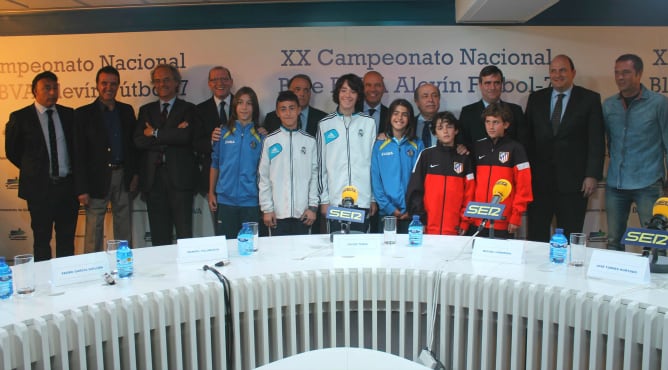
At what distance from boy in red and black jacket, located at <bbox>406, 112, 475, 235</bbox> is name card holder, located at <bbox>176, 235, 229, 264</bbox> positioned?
155cm

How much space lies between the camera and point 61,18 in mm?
4645

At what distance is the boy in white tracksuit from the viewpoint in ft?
11.5

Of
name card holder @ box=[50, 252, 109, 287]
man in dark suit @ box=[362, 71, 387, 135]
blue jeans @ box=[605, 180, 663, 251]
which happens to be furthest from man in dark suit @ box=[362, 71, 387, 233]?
name card holder @ box=[50, 252, 109, 287]

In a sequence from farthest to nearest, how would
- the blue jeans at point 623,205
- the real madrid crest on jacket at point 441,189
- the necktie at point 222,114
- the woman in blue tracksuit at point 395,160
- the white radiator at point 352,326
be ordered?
1. the necktie at point 222,114
2. the blue jeans at point 623,205
3. the woman in blue tracksuit at point 395,160
4. the real madrid crest on jacket at point 441,189
5. the white radiator at point 352,326

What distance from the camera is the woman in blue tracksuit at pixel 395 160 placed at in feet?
11.4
::::::::::
* _What you will do_
Rewrite all of the material above with "man in dark suit" changed to "man in black suit" and everything else left as it is. Omit the pictures.

* _Full output_
At what distance from boy in red and black jacket, located at <bbox>406, 112, 475, 235</bbox> is name card holder, located at <bbox>176, 235, 229, 264</bbox> positioned?
155cm

How much space lies between the camera and point 61,18 in mm?
4645

At what distance is the boy in white tracksuit from the viewpoint in ft?
11.5

Of
name card holder @ box=[50, 252, 109, 287]
man in black suit @ box=[362, 71, 387, 135]
blue jeans @ box=[605, 180, 663, 251]
which happens to be furthest from man in black suit @ box=[362, 71, 387, 233]?
name card holder @ box=[50, 252, 109, 287]

In a sequence from farthest to nearest, how would
- the blue jeans at point 623,205
- the real madrid crest on jacket at point 441,189
- the necktie at point 222,114
- the woman in blue tracksuit at point 395,160
- the white radiator at point 352,326
be ordered?
1. the necktie at point 222,114
2. the blue jeans at point 623,205
3. the woman in blue tracksuit at point 395,160
4. the real madrid crest on jacket at point 441,189
5. the white radiator at point 352,326

What distance from the camera is the woman in blue tracksuit at pixel 395 160 placed at in feet?
11.4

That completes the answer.